DIRECTIONS FOR THIS TASK:
Please find each line below that contains the word "distance" and copy it out.

EXCERPTED DATA:
+ + + + +

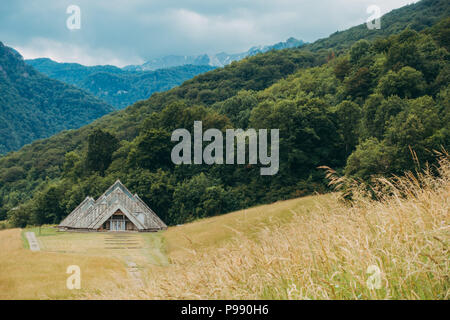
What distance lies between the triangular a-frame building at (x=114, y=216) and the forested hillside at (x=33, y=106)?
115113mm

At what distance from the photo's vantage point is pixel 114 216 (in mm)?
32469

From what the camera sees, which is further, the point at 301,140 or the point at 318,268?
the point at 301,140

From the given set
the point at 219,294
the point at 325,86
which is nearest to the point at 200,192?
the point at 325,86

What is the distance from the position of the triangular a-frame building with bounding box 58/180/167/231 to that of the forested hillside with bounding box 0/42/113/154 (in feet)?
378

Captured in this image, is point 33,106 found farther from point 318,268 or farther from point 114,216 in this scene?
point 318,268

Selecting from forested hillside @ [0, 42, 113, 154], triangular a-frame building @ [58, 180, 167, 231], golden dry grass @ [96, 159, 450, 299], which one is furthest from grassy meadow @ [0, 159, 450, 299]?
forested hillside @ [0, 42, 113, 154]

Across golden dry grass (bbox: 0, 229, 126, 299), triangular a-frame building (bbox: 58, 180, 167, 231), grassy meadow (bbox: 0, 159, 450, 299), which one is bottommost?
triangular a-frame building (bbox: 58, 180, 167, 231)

+ + + + +

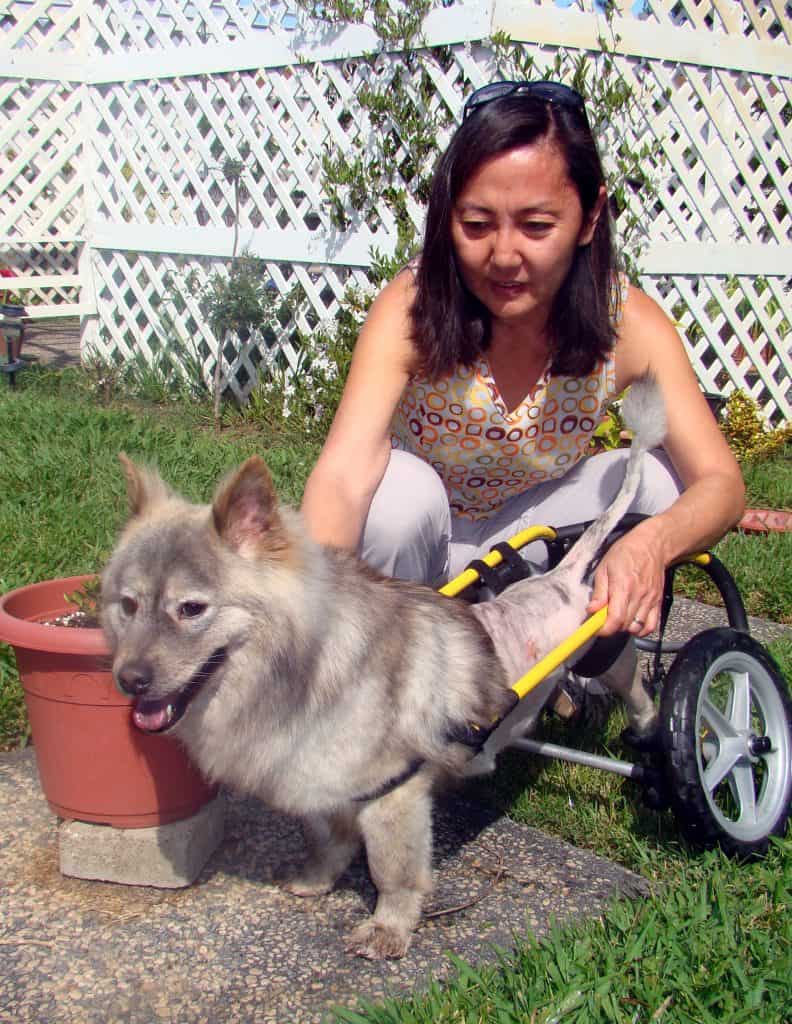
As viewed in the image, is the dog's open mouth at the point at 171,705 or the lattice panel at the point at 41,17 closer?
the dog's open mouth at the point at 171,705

+ + + + +

EXERCISE RESULT:
What distance lies between the triangular a-frame building at (x=114, y=216) and the forested hillside at (x=33, y=106)?
At what distance from the photo's vantage point is pixel 114 216 (in mm)?
What is the distance from the position of the triangular a-frame building with bounding box 58/180/167/231 to that of the forested hillside with bounding box 0/42/113/154 (in feet)?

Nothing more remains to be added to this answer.